As for our manufacturing expertise — the high-conversion rate from raw materials to sophisticated manufactures in the chemical, electronic and machine tool industries — we are entirely dependent upon trade union co-operation, which comes and goes. We could lose whole industries if it went.

So we come back to North Sea oil. By 1975 it will begin to help our balance of payments. Already it has begun to develop subsidiary industries from Edinburgh to the Shetlands. If non-trade-union labour can be employed, if Labour socialisation of oil can be avoided, this development will be extremely rapid. But I do hope that the new British government will not try to regard the development of our North Sea oil deposits as independent of the combined energy programme of the western industrial world which Dr Kissinger is formulating. The United States still holds the key to the solution of our energy crisis. Without the American oil companies' contribution it will be impossible to raise the long-term development fund for the resettlement of the Palestinian people and bring peace to the Middle East. From information I have gathered here the plans for this development fund are already well advanced.

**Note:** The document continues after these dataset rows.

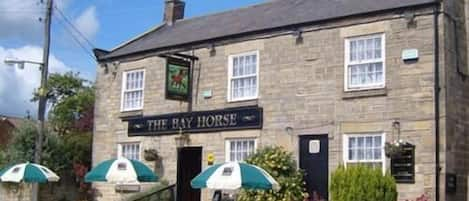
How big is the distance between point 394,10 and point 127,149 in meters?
11.1

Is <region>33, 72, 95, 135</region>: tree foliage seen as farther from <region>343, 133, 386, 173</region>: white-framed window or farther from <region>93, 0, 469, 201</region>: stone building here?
<region>343, 133, 386, 173</region>: white-framed window

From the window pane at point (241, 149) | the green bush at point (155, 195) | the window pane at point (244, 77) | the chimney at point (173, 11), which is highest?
the chimney at point (173, 11)

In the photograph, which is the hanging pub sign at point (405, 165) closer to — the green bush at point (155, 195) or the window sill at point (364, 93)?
the window sill at point (364, 93)

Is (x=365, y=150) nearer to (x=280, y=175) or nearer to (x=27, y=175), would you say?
(x=280, y=175)

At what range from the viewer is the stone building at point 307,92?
55.3 feet

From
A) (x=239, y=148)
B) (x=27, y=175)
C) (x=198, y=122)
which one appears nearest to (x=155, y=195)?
(x=198, y=122)

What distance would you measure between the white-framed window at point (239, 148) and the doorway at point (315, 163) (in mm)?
1654

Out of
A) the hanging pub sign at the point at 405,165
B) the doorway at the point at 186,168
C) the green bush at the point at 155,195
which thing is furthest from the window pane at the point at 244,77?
the hanging pub sign at the point at 405,165

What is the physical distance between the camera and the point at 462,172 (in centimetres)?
1739

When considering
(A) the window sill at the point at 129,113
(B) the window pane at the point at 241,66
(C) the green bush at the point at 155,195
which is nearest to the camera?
(B) the window pane at the point at 241,66

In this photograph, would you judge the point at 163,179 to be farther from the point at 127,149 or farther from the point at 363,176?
the point at 363,176

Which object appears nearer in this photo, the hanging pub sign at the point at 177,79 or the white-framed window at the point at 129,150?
the hanging pub sign at the point at 177,79

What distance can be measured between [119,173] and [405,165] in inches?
292

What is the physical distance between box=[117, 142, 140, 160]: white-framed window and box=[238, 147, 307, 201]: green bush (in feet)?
19.6
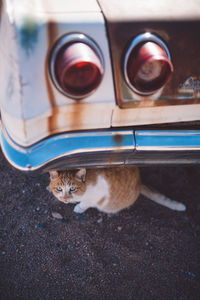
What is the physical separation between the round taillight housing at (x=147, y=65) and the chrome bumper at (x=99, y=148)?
0.97ft

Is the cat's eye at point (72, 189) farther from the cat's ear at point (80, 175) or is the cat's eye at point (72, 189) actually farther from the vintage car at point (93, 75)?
the vintage car at point (93, 75)

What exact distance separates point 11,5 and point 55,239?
5.93 feet

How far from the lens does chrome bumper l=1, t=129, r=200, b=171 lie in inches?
50.1

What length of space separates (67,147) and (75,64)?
0.46m

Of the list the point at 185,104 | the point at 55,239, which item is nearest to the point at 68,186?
the point at 55,239

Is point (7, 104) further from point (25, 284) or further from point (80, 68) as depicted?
point (25, 284)

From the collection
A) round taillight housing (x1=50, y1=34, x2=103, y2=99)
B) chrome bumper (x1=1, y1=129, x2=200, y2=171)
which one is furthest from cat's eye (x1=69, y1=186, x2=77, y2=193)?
round taillight housing (x1=50, y1=34, x2=103, y2=99)

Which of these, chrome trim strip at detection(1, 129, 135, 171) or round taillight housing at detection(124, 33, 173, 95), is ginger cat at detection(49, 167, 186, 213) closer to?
chrome trim strip at detection(1, 129, 135, 171)

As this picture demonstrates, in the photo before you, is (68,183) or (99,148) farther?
(68,183)

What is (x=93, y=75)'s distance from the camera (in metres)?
1.04

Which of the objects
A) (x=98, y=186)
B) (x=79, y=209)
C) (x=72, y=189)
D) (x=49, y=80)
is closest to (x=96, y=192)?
(x=98, y=186)

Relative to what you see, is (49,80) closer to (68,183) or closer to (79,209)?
(68,183)

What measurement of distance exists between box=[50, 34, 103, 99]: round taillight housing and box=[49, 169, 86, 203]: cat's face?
100 centimetres

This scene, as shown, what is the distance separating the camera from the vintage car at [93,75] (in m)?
0.99
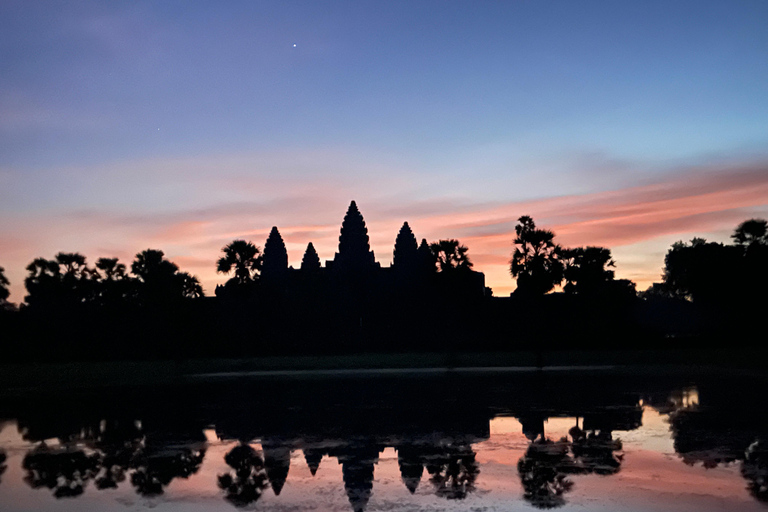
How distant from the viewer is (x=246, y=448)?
1723 cm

The $300,000 million budget which Mr Nixon has presented for the fiscal year beginning in July is said to be fairly neutral but Mr Malek, the deputy director of the Budget Office, is reported to have said, "The President is not going to tolerate a recession. If we have to bust the budget to prevent it, we'll bust the budget." That is the language we British love to hear when we come to the dollar area. At home we could do no such thing: our next budget could bust us all. But Mr Nixon can still talk from strength. Every American I have canvassed has told me that there is "no hope in hell" of getting a two-thirds majority in the Senate for impeachment. With his immense popular vote he has created a new power base in American politics. Poor Mr Heath must be feeling terribly jealous.

Postscript on return It had not occurred to me, nervous as I was about the outcome of February 28, that I should return to see no government at all. The Stock Exchange, whose members had been gambling heavily on Mr Heath in the betting places, fell less than I would have expected — twenty-four points in the industrial index, which is less than eight per cent — but after failing in an attempt to rally it is now set upon a downward course. Statistically — with industrial shares selling on

a price earnings of ratio of 9.3 — the market is still much too high, seeing that industrial profits are likely to fall by at least ten per cent in 1974, but a strange quirk will probably help to keep away a further disastrous fall. This is that a minority government of any sort will not be strong enough to do much damage to the investor. Even a Wilson government could not take over the hundred companies, or nationalise the North Sea, or impose a wealth tax with a tiny majority of two. The introduction of Liberals would add a bizarre touch, but not a deadly one, for the City. Next week I will analyse in more detail the most frightening situation the capitalists have ever experienced — that militant Marxist trade unionists who set out to smash Mr Heath personally have succeeded in smashing Mr Heath completely. Whether theyintend to go on and smash the weakened parliamentary system is not for roe to guess.